Arbeitnehmer bleiben lieber im Kreis – Weniger Pendler

Laut eines Langzeitvergleich des Statistik-Teams des Regionalverbandes Ruhr (RVR) hat sich der Anteil der Auspendler an der Gesamtzahl der Beschäftigten innerhalb von 25 Jahren von 60,7 auf 50 Prozent verringert.

Das zeigt, dass zwischen Wohnen und Arbeit für viele Menschen im Kreis Wesel die Kreisgrenze liegt.

Die Zahl der Pendler unter den sozialversicherungspflichtig Beschäftigten, die für die Arbeit den Kreis verlassen, sank zwischen 1993 und 2018 um 4.495 oder 5,1 Prozent auf 83.932.

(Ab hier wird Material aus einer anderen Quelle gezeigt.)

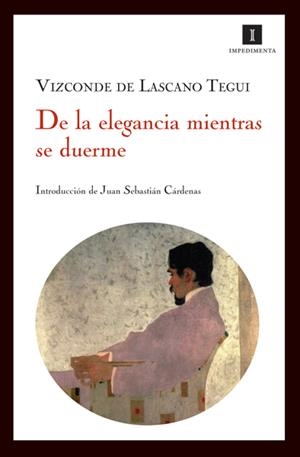 DE LA ELEGANCIA MIENTRAS SE DUERME | 9788493592752 | VIZCONDE DE LASCANO TEGUI | Galatea Llibres | Llibreria online de Reus, Tarragona | Comprar llibres en català i castellà online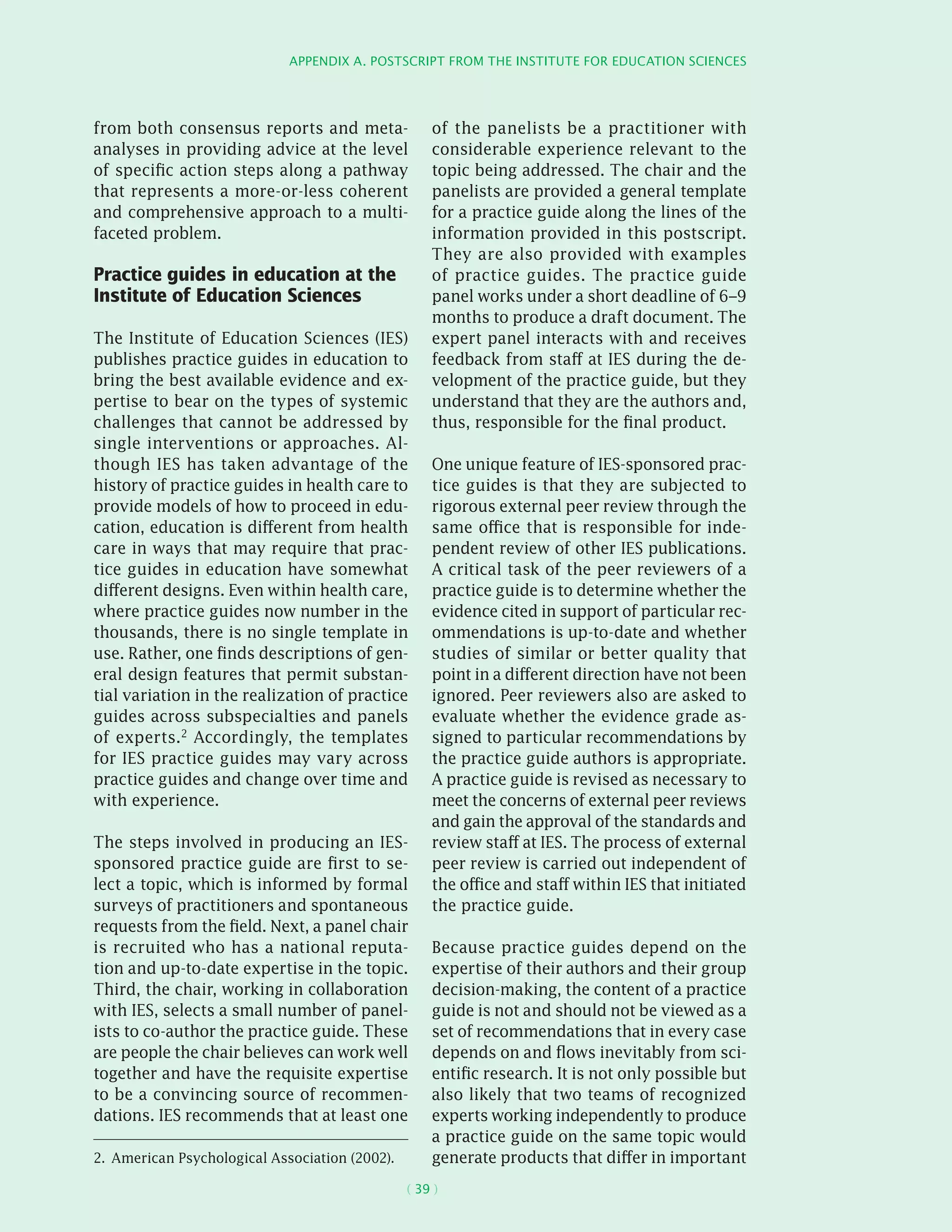 Appendix A. Postscript from the Institute for Education Sciences
( 39 )
from both consensus reports and meta-
analyses in providing advice at the level
of specific action steps along a pathway
that represents a more-or-less coherent
and comprehensive approach to a multi-
faceted problem.
Practice guides in education at the
Institute of Education Sciences
The Institute of Education Sciences (IES)
publishes practice guides in education to
bring the best available evidence and ex-
pertise to bear on the types of systemic
challenges that cannot be addressed by
single interventions or approaches. Al-
though IES has taken advantage of the
history of practice guides in health care to
provide models of how to proceed in edu-
cation, education is different from health
care in ways that may require that prac-
tice guides in education have somewhat
different designs. Even within health care,
where practice guides now number in the
thousands, there is no single template in
use. Rather, one finds descriptions of gen-
eral design features that permit substan-
tial variation in the realization of practice
guides across subspecialties and panels
of experts.2 Accordingly, the templates
for IES practice guides may vary across
practice guides and change over time and
with experience.
The steps involved in producing an IES-
sponsored practice guide are first to se-
lect a topic, which is informed by formal
surveys of practitioners and spontaneous
requests from the field. Next, a panel chair
is recruited who has a national reputa-
tion and up-to-date expertise in the topic.
Third, the chair, working in collaboration
with IES, selects a small number of panel-
ists to co-author the practice guide. These
are people the chair believes can work well
together and have the requisite expertise
to be a convincing source of recommen-
dations. IES recommends that at least one
2.  American Psychological Association (2002).
of the panelists be a practitioner with
considerable experience relevant to the
topic being addressed. The chair and the
panelists are provided a general template
for a practice guide along the lines of the
information provided in this postscript.
They are also provided with examples
of practice guides. The practice guide
panel works under a short deadline of 6–9
months to produce a draft document. The
expert panel interacts with and receives
feedback from staff at IES during the de-
velopment of the practice guide, but they
understand that they are the authors and,
thus, responsible for the final product.
One unique feature of IES-sponsored prac-
tice guides is that they are subjected to
rigorous external peer review through the
same office that is responsible for inde-
pendent review of other IES publications.
A critical task of the peer reviewers of a
practice guide is to determine whether the
evidence cited in support of particular rec-
ommendations is up-to-date and whether
studies of similar or better quality that
point in a different direction have not been
ignored. Peer reviewers also are asked to
evaluate whether the evidence grade as-
signed to particular recommendations by
the practice guide authors is appropriate.
A practice guide is revised as necessary to
meet the concerns of external peer reviews
and gain the approval of the standards and
review staff at IES. The process of external
peer review is carried out independent of
the office and staff within IES that initiated
the practice guide.
Because practice guides depend on the
expertise of their authors and their group
decision-making, the content of a practice
guide is not and should not be viewed as a
set of recommendations that in every case
depends on and flows inevitably from sci-
entific research. It is not only possible but
also likely that two teams of recognized
experts working independently to produce
a practice guide on the same topic would
generate products that differ in important
 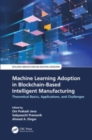 Machine Learning Adoption in Blockchain-Based Intelligent Manufacturing : Theoretical Basics, Applications, and Challenges - Book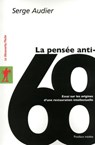 La pensée anti-68 - Serge Audier - 9782348061370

Damit weist der Kreis Wesel wie auch die anderen Kreise im Ruhrgebiet einen gegenläufigen Trend zu den kreisfreien Städten auf, in denen sich die Auspendlerquote von 31,5 auf 48,1 erhöhte.

Auch was die Einpendlerquote in den Kreis Wesel anbelant, ist diese von 52,5 auf 38,3 Prozent zurückgegangen.

Zwischen 1993 und 2018 sank die Zahl der Menschen, die im Kreis arbeiten und außerhalb wohnen, von 63.152 auf 52.136.